PROBLEM DESCRIPTION → Set down all of the data exactly. Pictures stay out of the copy.

(Saved data entries)

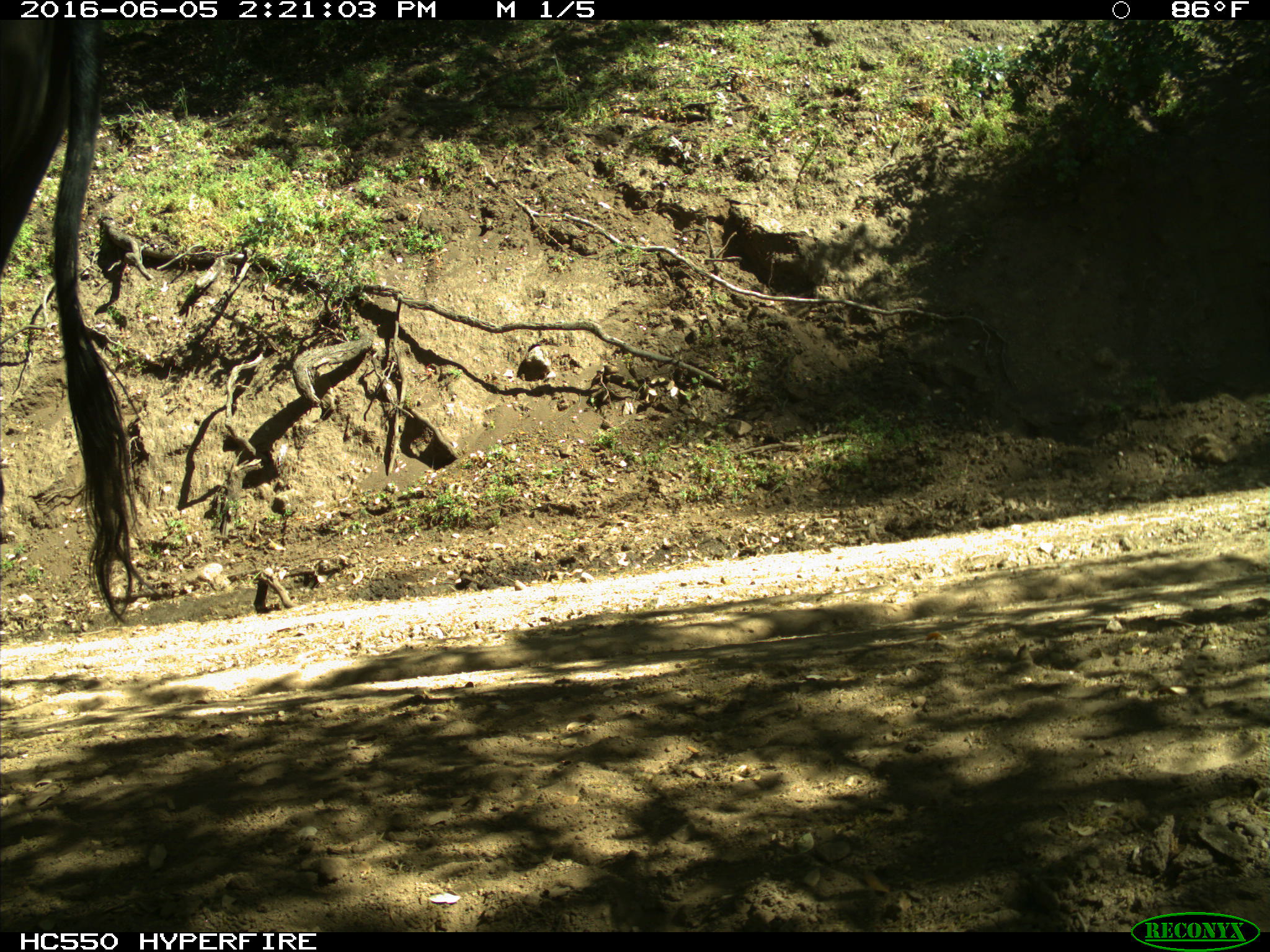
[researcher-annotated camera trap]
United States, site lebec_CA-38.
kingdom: Animalia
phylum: Chordata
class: Mammalia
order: Artiodactyla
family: Bovidae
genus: Bos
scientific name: Bos taurus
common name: domestic cow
Bos taurus (domestic cow).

RESULT FOR THIS TASK →
[researcher-annotated camera trap]
United States, site lebec_CA-38.
kingdom: Animalia
phylum: Chordata
class: Mammalia
order: Artiodactyla
family: Bovidae
genus: Bos
scientific name: Bos taurus
common name: domestic cow
Bos taurus (domestic cow).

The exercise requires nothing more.